Annie hustled down the stairs. Hoping against hope that J.R. would be fine, she stopped at the boundary line of the basketball court. The last thing her son would want was for the team to get a technical foul because his mother coddled him. She craned her neck to get a better view of her son. Officials and his teammates surrounded him and blocked Annie’s view. Under her breath, she muttered, “This is not supposed to happen.” But she knew injury came with playing athletics.
Noah wrapped his arm around her shoulder to offer a side hug. “I’ll take care of this.”
Annie had never been so thankful to have a friend as a doctor. She nodded her assurance in him. As much as things changed, they remained the same. Twenty years ago, Noah was on the court with Jesse. Now he was there in proxy offering support to Jesse’s son. Noah marched to the circle the team of boys formed around J.R. They separated to make room for him and reconverged when he bent down to assess the situation.
Murmurs of speculation drifted from the stands. “I’ll bet you twenty bucks it’s broken,” was followed by, “I’m not stupid enough to take that bet. That family has had nothing but bad luck.”
Although their comments weren’t anything Annie wanted or needed to hear, it was her truth. It began when the doctor diagnosed Jesse with prostate cancer at nineteen. From there, she and J.R. worked through an unfair share of hardship. They didn’t have time to complain. As soon as they recovered from one situation, another one they never saw coming presented itself.
Lennie Archer, her neighbor from down the street, approached Annie. The man wore a maroonish red, long sleeve t-shirt with “will work for beer” written in black letters across his chest. Annie noted that at least Lennie had the decency to wear a shirt that coordinated with the school colors. He looked Annie in the eye and offered a hopeful smile. “If it’ll make you feel better, I can hold your hand.”
Annie blinked in shock. “Um, I think I’ll be fine.” She inched away from Lennie and shoved her hands behind her back just in case he didn’t believe her. “Thank you for your support.”
“I’ll be right over there.” Lennie pointed to an empty spot in the middle of the front row. “If you need anything just holler.”
She had to give the man credit; he tried to be nice. It wasn’t his fault that the thought of holding hands with him made her want to hurl. Annie forced a grin and said, “Thanks, I’ll keep that in mind,” and turned to face the middle of the basketball court. Two boys had their hands on their chin as they spoke to each other. Their postures confirmed what Annie feared. She would not like what they saw.
Darryl came up alongside Annie and stood with her in silence. The two of them had been a part of each other’s lives since elementary school and fluently spoke the silent language of close friendship. He didn’t need to say a word for Annie to understand that he worried alongside and for her.
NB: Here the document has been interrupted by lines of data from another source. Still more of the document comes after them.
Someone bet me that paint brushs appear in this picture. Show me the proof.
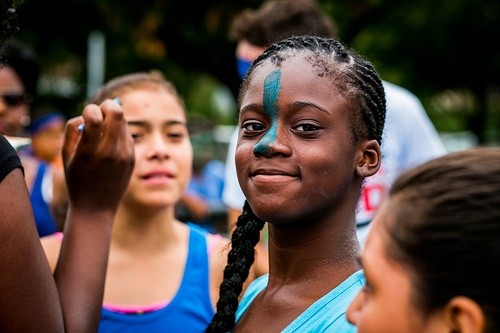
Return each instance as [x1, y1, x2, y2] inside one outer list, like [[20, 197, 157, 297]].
[[78, 97, 122, 132]]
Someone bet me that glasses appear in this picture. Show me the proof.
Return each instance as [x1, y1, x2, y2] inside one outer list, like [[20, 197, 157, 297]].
[[0, 94, 26, 108]]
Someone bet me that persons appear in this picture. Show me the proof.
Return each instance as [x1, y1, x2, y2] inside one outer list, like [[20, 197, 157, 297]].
[[0, 0, 448, 333], [345, 147, 500, 333]]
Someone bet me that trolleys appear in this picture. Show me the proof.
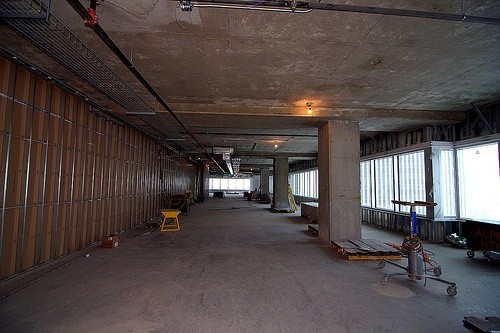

Lisa joined them and stood on the left side of Annie. “Noah’s out there taking care of him. Everything will be fine. Just watch.”
Just then, Andy’s twin brother Rodney trotted to where Annie stood. “The trainer wants to talk to you.”
Lisa, Darryl, and Annie exchanged glances of concern. Annie’s heart raced faster with each step she took alongside Rodney. Her pulse stopped, and the world spun when Annie saw the lump in the middle of J.R.’s leg.
Nobody had to say anything. Annie knelt on the ground beside J.R. who was laid out flat on the ground. His eyes dilated, and his bangs clung to the sweat on his forehead. His voice croaked, “I don’t think I’ll be able to take out the trash when I get home.” Annie choked back the cry that came with her son’s attempt at humor. She took J.R.’s hand in hers and said, “We’ll get you fixed up son.”
He groaned, “I know Mom. Noah’s a doctor.”
There was the teenage son she remembered. He had to let her know she missed the obvious. In the midst of her eye roll to hide her relief, Annie’s esteem of Noah changed. She apologized for getting jealous when he flirted with the younger woman. Her interpretation of the relationship shifted, and she thanked God for bringing a man into her son’s life to help him through this difficult period.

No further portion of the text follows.